Ethan was born on Sept 28, 2005 and weighed 9lb. 0oz. The delivery went great and we praised God for giving us another healthy baby. Ethan's pediatrician heard a heart murmur, but told us that that was pretty common and that she would monitor it. Ethan had no other signs that would suggest that anything more serious was going on. We took him home and thought all was well.
When Ethan was 6 days old, I woke him up around 4pm to feed him and he was pretty fussy and didn't want to eat. I tried to calm him down, but nothing was working and then I realized that he was breathing very rapidly. I knew that newborns commonly have irregular breathing, and I didn't want to be a paranoid mom, but I knew something was wrong. I called and talked to the pediatric nurse, told her Ethan was taking 15 breaths in 10 seconds and she told me to take him to Urgent Care at Children's Mercy South, that maybe he had a cold or something.
All five of us piled into the van. The trip to urgent care was pretty scary. Ethan started looking very pale and acted like he was struggling to breath. The nurse at the check-in desk listened to Ethan right away and they immediately took us all back. They kept moving us to different exam rooms until finally we were in a huge room. The doctor was asking me question after question, trying to figure out what was going on. The room filled up with so many people and we were asked to move to an "observation" room, where we were out of the way and could not hear what was going on, but could see everything. That was pretty terrifying. Every couple of minutes, a nurse would come and explain what was going on. She told us to call someone to come and pick Abigail and Isaac up.
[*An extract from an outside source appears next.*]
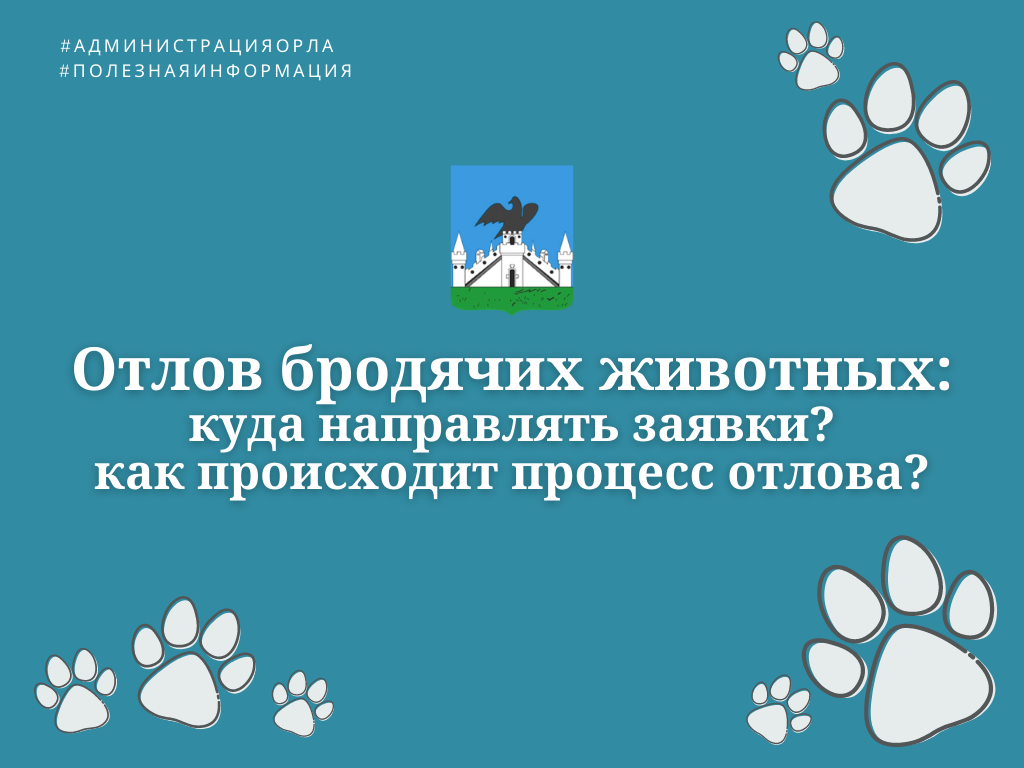 #АДМИНИСТРАЦИЯОРЛА
#ПОЛЕЗНАЯИНФОРМАЦИЯ

Отлов бродячих животных:
куда направлять заявки?
как происходит процесс отлова?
Ethan was put on a ventilator because it was just too much for his little body to breath on its own. The doctor did all sorts of tests and came and told us that he suspected that something was wrong with Ethan's heart and that he needed to be transferred to the PICU (pediatric intensive care unit) at Children's Mercy Hospital downtown. The transport team came to take Ethan downtown. They put him in an incubator, still on the ventilator. They told us that we coudn't come in the ambulance with him and they also told us not to try and follow them because they would be going fast with all lights and sirens. They let us touch him before they left. It was all so unreal, standing there, watching the ambulance all lit up and sirens blaring, taking our little boy with them. The nurses who showed Brice and I the way out were crying - I am pretty sure they thought that Ethan wouldn't live. He was so sick.
Ethan arrived at the PICU code blue. A chaplain met Brice and I in the waiting room. She told us that the hospital had paged her. We didn't want to talk to her, we just wanted to know what was going on with Ethan. It seemed like we waited forever by the time the cardiologist came out to talk to us. It was about 11pm. He sat down and the first thing he said was that Ethan had been born with a serious heart defect. How do you respond to something like that? He had done an echocardiogram and it showed that the left side of Ethan's heart was small and underdeveloped. The defect was called Hypoplastic Left Heart Syndrome. He explained that this defect is not correctable and that a series of 3 surgeries would be needed to re-route the flow of blood through the right side, leaving the left side unused. We were in shock.
He took us back into the PICU to see Ethan. He had his own room and was laying in a little bed with machines all around him and tubes everywhere. We just sat there, looking at him. The attending doctor came by and asked us if we understood the seriousness of Ethan's condition and we told him that we did. It is an understatment to say that that was a long night.
The next morning, the cardiologist told us that they might have some better news about Ethan's diagnosis, but that they were still looking at additional test results and that he would come by later in the day. That gave us some hope.
We talked to the cardiologist again that afternoon and he explained that after studying Ethan's echo results some more and and doing what he called "fancy math", they had changed Ethan's diagnosis to Coarctation of the Aorta (narrow aortic artery), along with aortic valve stenosis, mitral valve stenosis, and a VSD (hole in the heart). This was a drastic change in diagnosis and much more positive in the long run for Ethan because this was a fixable defect. Praise God!
So, when Ethan was 13 days old, he had open heart surgery. The surgeon slit open Ethan's aortic artery and sewed in a human tissue "patch" in order to widen it and allow blood to flow through it. The surgery went well and Ethan came through it with flying colors. The next several days were challenging, but Ethan did well. He was weaned off of the ventilator and all the meds. It was very difficult to see him in pain. He caught back on to eating pretty quickly. And amazingly, we took him home 5 days after surgery! I cried the whole way home because there was a point where I didn't think that we would ever be able to bring him home again. The doctors and nurses told us several times how fortunate Ethan was to have such observant parents because just a few more hours and he would have died from heart failure. Ethan is a living example of God's grace in our lives.
Ethan's first year was pretty up and down. When he was two months old, he had to have his first heart catheterization and balloon to re-widen his aortic artery. At five months, his aortic artery re-narrowed again and he had to have his second heart cath and balloon. He has remained pretty stable since then, but over the last few months, his blood pressure has been creeping up and this is the main reason that his cardiologist wants Ethan to have this third heart cath. The main purpose of this cath is to get pictures of his heart.